Russian President Vladimir Putin (C), Indian Prime Minister Narendra Modi (2-L), Brazil's President Dilma Rousseff (L), Chinese President Xi Jinping (2nd-R) and South African President Jacob Zuma (R) prepare for the family photo at the Brics Summit in Ufa, the capital of Bashkortostan republic, Russia. EPA/SERGEI ILNITSKY

According to its own articles, the Contingency Reserve Arrangement will barely be able to function without IMF backing, writes Peter Fabricius.

Johannesburg - Brics has largely been a source of rhetoric about the need for a counterweight to the global dominance of the West.

Soon we should see if and how that rhetoric can be put into practice.

President Jacob Zuma and the leaders of the other Brics nations – Brazil, Russia, India and China – formally launched the $50-billion (R622bn) Brics bank, officially the New Development Bank, and the Contingency Reserve Arrangement at the seventh Brics summit in Ufa, Russia, this week.

These two entities are the most concrete expressions of the Brics, so their formal launch in a sense puts Brics on the ground.

Some time this year the New Development Bank will open its doors in the heart of Shanghai’s financial district.

Later it will establish its African branch in South Africa, probably in Midrand.

In keeping with the overall Brics mission, the New Development Bank has been characterised as an alternative to the World Bank and the Contingency Reserve Arrangement to the International Monetary Fund (IMF), both perceived by the Brics governments as doing the work of Western governments to the detriment of the interests of other regions.

Certainly, their governing structures are tilted towards the West.

Whether they are also politically skewed in their funding, by imposing pro-Western conditionalities, is less clear.

If they are, it’s also unclear yet whether the New Development Bank and the Contingency Reserve Arrangement will be able to make much of a difference.

Take the Contingency Reserve Arrangement. This is to be a mechanism whereby Brics countries come to the rescue of any member that faces a balance of payments emergency.

The irony is that, according to its own articles, the Contingency Reserve Arrangement will barely be able to function without IMF backing.

Peter Draper, of Tutwala Consulting, has pointed out in a paper this week that the promoters of the Contingency Reserve Arrangement have argued that it would provide “insurance” to South Africa in the event of investment status downgrades by the ratings agencies, and an ensuing capital flight – “an increasingly likely proposition”.

South Africa could tap these resources during balance of payments crises, enabling the government to cover calls on forex reserves.

But according to the Contingency Reserve Arrangement’s rules, South Africa could call only $10bn from it, of which only $3bn could be called without recourse to the IMF.

A lot more money would be required to prevent a run on the rand, Draper said.

The idea of the Contingency Reserve Arrangement as an alternative to IMF conditionalities “therefore holds no water”.
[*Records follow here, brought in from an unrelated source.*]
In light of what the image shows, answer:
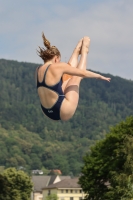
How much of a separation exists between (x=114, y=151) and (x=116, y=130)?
3944 millimetres

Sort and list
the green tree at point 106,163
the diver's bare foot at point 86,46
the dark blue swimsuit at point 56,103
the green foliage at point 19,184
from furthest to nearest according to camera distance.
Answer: the green foliage at point 19,184 < the green tree at point 106,163 < the diver's bare foot at point 86,46 < the dark blue swimsuit at point 56,103

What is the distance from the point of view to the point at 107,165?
90188mm

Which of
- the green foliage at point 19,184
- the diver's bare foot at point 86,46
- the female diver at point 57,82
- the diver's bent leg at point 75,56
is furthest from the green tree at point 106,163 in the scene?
the female diver at point 57,82

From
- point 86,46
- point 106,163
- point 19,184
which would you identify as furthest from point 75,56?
point 19,184

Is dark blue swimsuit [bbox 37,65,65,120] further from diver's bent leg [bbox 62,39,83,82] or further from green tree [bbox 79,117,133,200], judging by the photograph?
green tree [bbox 79,117,133,200]

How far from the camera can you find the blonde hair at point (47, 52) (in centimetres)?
1249

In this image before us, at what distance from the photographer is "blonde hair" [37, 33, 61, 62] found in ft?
41.0

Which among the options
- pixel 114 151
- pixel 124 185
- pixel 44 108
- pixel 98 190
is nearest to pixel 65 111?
pixel 44 108

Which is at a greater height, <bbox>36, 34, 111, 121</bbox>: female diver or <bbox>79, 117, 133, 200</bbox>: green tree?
<bbox>79, 117, 133, 200</bbox>: green tree

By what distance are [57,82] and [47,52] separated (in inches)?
23.3

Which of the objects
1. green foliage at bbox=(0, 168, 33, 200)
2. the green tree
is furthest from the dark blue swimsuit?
green foliage at bbox=(0, 168, 33, 200)

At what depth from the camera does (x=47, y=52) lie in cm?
1251

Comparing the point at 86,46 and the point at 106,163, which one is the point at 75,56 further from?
the point at 106,163

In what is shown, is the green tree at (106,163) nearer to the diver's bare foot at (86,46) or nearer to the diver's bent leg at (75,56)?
the diver's bent leg at (75,56)
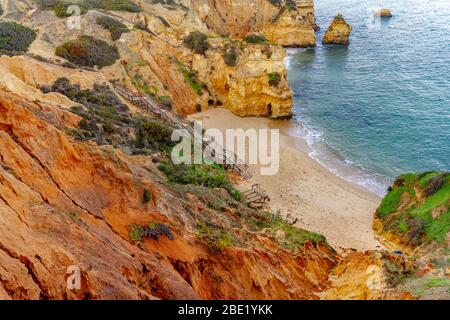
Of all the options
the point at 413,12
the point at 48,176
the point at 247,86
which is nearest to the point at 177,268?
the point at 48,176

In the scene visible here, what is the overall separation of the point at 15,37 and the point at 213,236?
28650mm

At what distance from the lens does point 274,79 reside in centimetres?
4300

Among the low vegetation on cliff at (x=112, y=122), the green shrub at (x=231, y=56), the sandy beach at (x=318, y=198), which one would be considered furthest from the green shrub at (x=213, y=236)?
the green shrub at (x=231, y=56)

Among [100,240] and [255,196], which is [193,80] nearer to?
[255,196]

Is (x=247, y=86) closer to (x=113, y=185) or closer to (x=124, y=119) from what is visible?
(x=124, y=119)

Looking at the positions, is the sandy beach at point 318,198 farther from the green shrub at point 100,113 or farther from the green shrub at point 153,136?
the green shrub at point 100,113

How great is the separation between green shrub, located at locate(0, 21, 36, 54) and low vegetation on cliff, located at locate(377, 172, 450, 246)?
2867cm

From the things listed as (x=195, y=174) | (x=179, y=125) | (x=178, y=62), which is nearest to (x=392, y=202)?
(x=195, y=174)

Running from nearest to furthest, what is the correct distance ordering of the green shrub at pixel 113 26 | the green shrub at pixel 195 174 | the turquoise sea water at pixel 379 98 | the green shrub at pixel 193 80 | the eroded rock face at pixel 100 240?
1. the eroded rock face at pixel 100 240
2. the green shrub at pixel 195 174
3. the turquoise sea water at pixel 379 98
4. the green shrub at pixel 113 26
5. the green shrub at pixel 193 80

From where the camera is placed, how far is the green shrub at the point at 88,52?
3578 centimetres

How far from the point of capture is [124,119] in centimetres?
2627

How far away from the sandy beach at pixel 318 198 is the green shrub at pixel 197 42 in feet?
30.3

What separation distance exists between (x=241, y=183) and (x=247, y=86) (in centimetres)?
1653
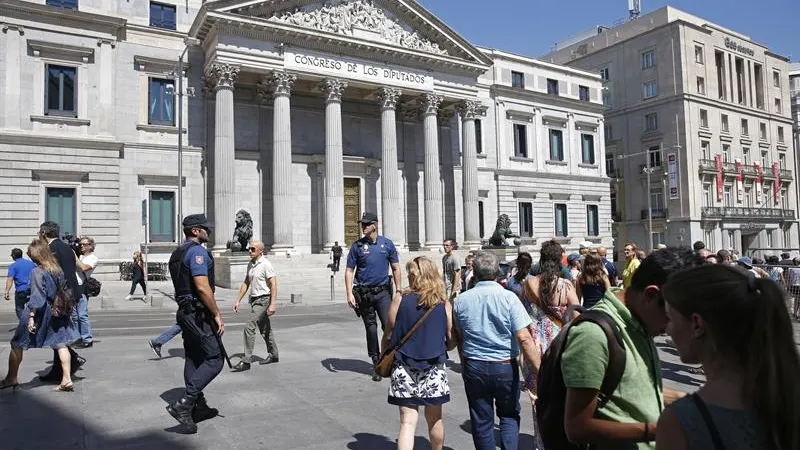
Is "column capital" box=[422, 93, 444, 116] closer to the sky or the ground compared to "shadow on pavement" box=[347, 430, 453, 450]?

It appears that Brics has anticipated this problem by proposing a credit rating network to balance the apparently baleful influence of the Western credit rating agencies such as Standard & Poor and Moody’s.

In an interview with the Russian TV network RT this week, Zuma fully endorsed this idea.

He said the Western credit rating agencies did not always understand the South African economy.

They were too influenced by the media, he said, for example by giving too much importance to strikes or protests, and ignoring the government’s remedies.

Whether markets would heed a credit rating agency designed to protect Brics economies is doubtful.

The New Development Bank is the Brics financial institution that is most likely to make a difference. At the start, at least, it will be small in comparison with global financial institutions, such as the World Bank.

There is no shortage of development capital in the world, so development economists say, just a shortage of good, bankable projects to invest in.

What constitutes a good bankable project is a matter of definition.

In the RT interview, Zuma complained that the Western development banks treated developing countries like “former (colonial) subjects” by imposing their wills through their loan conditions.

“The Brics’ development bank says whenever people in the Third World… need to do something and they need funds, they are going to be provided, they are going to achieve their objectives without being put under more difficult conditions.”

Pressed by the interviewer to explain the precise problem with the Western development banks, Zuma said: “Nobody says ‘You’ve got people who are unemployed, let us create factories here, and let us have joint ventures to create factories that will beneficiate’ – nobody’s talking about that.”

It seems the government is counting on the bank to finance its industrialisation strategy.

It seems a bit unfair to suggest the Bretton Woods institutions are opposed to doing this, considering, for example, that in 2010 the World Bank gave South Africa a loan of $3.75bn to help build the Medupi power station at a time when funding coal-burning power plants was environmentally incorrect.

The other question is whether the New Development Bank will be prepared to fund the sort of projects South Africa wants it to.

Draper wrote that South African officials were concerned that it was not clear how the Brics economic strategy “will promote more value-added exports and attract investment in minerals beneficiation or processing at source”.

The jury is still out, it seems, on whether the Brics bank will be the remedy South Africa seeks for its economic ills.